Input data:
· · ·

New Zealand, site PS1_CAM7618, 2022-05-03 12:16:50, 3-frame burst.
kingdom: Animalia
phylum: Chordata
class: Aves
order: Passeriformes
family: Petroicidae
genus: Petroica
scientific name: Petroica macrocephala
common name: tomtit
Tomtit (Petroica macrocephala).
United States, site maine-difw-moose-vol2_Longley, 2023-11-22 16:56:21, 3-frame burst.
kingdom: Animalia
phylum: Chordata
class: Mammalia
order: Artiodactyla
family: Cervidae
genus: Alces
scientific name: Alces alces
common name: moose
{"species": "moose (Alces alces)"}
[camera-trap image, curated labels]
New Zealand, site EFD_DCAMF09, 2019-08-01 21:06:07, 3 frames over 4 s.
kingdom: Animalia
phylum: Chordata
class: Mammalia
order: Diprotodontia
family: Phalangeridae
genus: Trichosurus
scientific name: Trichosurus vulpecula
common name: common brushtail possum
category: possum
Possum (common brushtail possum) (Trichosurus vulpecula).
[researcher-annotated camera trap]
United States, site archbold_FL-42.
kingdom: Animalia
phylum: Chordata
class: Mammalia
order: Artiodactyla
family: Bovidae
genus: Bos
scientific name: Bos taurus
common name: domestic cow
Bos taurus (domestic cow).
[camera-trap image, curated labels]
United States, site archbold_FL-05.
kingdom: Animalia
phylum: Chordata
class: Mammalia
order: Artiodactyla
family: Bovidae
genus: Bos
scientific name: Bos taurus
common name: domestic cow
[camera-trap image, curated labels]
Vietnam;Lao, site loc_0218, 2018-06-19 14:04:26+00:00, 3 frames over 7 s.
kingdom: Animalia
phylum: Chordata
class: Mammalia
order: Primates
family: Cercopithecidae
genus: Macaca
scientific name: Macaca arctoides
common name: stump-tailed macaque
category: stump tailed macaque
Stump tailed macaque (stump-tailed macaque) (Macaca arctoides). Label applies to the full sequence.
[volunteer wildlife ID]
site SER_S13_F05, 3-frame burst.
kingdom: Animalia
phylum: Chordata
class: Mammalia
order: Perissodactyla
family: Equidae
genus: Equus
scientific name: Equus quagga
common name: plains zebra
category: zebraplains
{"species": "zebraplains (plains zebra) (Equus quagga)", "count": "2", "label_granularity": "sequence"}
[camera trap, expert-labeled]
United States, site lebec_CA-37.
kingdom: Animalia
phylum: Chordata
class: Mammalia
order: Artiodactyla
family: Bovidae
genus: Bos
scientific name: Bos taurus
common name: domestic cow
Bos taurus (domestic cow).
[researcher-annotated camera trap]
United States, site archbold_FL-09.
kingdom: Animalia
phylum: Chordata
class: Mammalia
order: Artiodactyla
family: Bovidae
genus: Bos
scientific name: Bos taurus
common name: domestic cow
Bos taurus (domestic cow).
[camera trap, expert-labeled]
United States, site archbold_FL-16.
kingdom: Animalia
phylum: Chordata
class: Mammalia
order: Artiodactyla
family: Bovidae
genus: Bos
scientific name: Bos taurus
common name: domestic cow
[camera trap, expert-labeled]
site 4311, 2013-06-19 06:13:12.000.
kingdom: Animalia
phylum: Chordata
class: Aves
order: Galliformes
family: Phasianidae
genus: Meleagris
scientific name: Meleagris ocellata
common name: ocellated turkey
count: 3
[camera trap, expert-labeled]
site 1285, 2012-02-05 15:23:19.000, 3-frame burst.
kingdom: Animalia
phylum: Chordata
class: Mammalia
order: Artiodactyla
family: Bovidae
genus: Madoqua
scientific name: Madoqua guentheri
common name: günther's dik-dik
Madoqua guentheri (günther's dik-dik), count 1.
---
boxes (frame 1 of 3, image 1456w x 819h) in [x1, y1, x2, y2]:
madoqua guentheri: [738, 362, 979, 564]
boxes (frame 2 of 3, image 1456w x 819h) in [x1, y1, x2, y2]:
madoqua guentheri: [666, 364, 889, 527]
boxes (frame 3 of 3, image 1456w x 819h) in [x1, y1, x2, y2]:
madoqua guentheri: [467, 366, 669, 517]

· · ·

How to complete this task:
Go through the listing above and set down each line exactly as it stands.

Exercise output:
New Zealand, site PS1_CAM7618, 2022-05-03 12:16:50, 3-frame burst.
kingdom: Animalia
phylum: Chordata
class: Aves
order: Passeriformes
family: Petroicidae
genus: Petroica
scientific name: Petroica macrocephala
common name: tomtit
Tomtit (Petroica macrocephala).
United States, site maine-difw-moose-vol2_Longley, 2023-11-22 16:56:21, 3-frame burst.
kingdom: Animalia
phylum: Chordata
class: Mammalia
order: Artiodactyla
family: Cervidae
genus: Alces
scientific name: Alces alces
common name: moose
{"species": "moose (Alces alces)"}
[camera-trap image, curated labels]
New Zealand, site EFD_DCAMF09, 2019-08-01 21:06:07, 3 frames over 4 s.
kingdom: Animalia
phylum: Chordata
class: Mammalia
order: Diprotodontia
family: Phalangeridae
genus: Trichosurus
scientific name: Trichosurus vulpecula
common name: common brushtail possum
category: possum
Possum (common brushtail possum) (Trichosurus vulpecula).
[researcher-annotated camera trap]
United States, site archbold_FL-42.
kingdom: Animalia
phylum: Chordata
class: Mammalia
order: Artiodactyla
family: Bovidae
genus: Bos
scientific name: Bos taurus
common name: domestic cow
Bos taurus (domestic cow).
[camera-trap image, curated labels]
United States, site archbold_FL-05.
kingdom: Animalia
phylum: Chordata
class: Mammalia
order: Artiodactyla
family: Bovidae
genus: Bos
scientific name: Bos taurus
common name: domestic cow
[camera-trap image, curated labels]
Vietnam;Lao, site loc_0218, 2018-06-19 14:04:26+00:00, 3 frames over 7 s.
kingdom: Animalia
phylum: Chordata
class: Mammalia
order: Primates
family: Cercopithecidae
genus: Macaca
scientific name: Macaca arctoides
common name: stump-tailed macaque
category: stump tailed macaque
Stump tailed macaque (stump-tailed macaque) (Macaca arctoides). Label applies to the full sequence.
[volunteer wildlife ID]
site SER_S13_F05, 3-frame burst.
kingdom: Animalia
phylum: Chordata
class: Mammalia
order: Perissodactyla
family: Equidae
genus: Equus
scientific name: Equus quagga
common name: plains zebra
category: zebraplains
{"species": "zebraplains (plains zebra) (Equus quagga)", "count": "2", "label_granularity": "sequence"}
[camera trap, expert-labeled]
United States, site lebec_CA-37.
kingdom: Animalia
phylum: Chordata
class: Mammalia
order: Artiodactyla
family: Bovidae
genus: Bos
scientific name: Bos taurus
common name: domestic cow
Bos taurus (domestic cow).
[researcher-annotated camera trap]
United States, site archbold_FL-09.
kingdom: Animalia
phylum: Chordata
class: Mammalia
order: Artiodactyla
family: Bovidae
genus: Bos
scientific name: Bos taurus
common name: domestic cow
Bos taurus (domestic cow).
[camera trap, expert-labeled]
United States, site archbold_FL-16.
kingdom: Animalia
phylum: Chordata
class: Mammalia
order: Artiodactyla
family: Bovidae
genus: Bos
scientific name: Bos taurus
common name: domestic cow
[camera trap, expert-labeled]
site 4311, 2013-06-19 06:13:12.000.
kingdom: Animalia
phylum: Chordata
class: Aves
order: Galliformes
family: Phasianidae
genus: Meleagris
scientific name: Meleagris ocellata
common name: ocellated turkey
count: 3
[camera trap, expert-labeled]
site 1285, 2012-02-05 15:23:19.000, 3-frame burst.
kingdom: Animalia
phylum: Chordata
class: Mammalia
order: Artiodactyla
family: Bovidae
genus: Madoqua
scientific name: Madoqua guentheri
common name: günther's dik-dik
Madoqua guentheri (günther's dik-dik), count 1.
---
boxes (frame 1 of 3, image 1456w x 819h) in [x1, y1, x2, y2]:
madoqua guentheri: [738, 362, 979, 564]
boxes (frame 2 of 3, image 1456w x 819h) in [x1, y1, x2, y2]:
madoqua guentheri: [666, 364, 889, 527]
boxes (frame 3 of 3, image 1456w x 819h) in [x1, y1, x2, y2]:
madoqua guentheri: [467, 366, 669, 517]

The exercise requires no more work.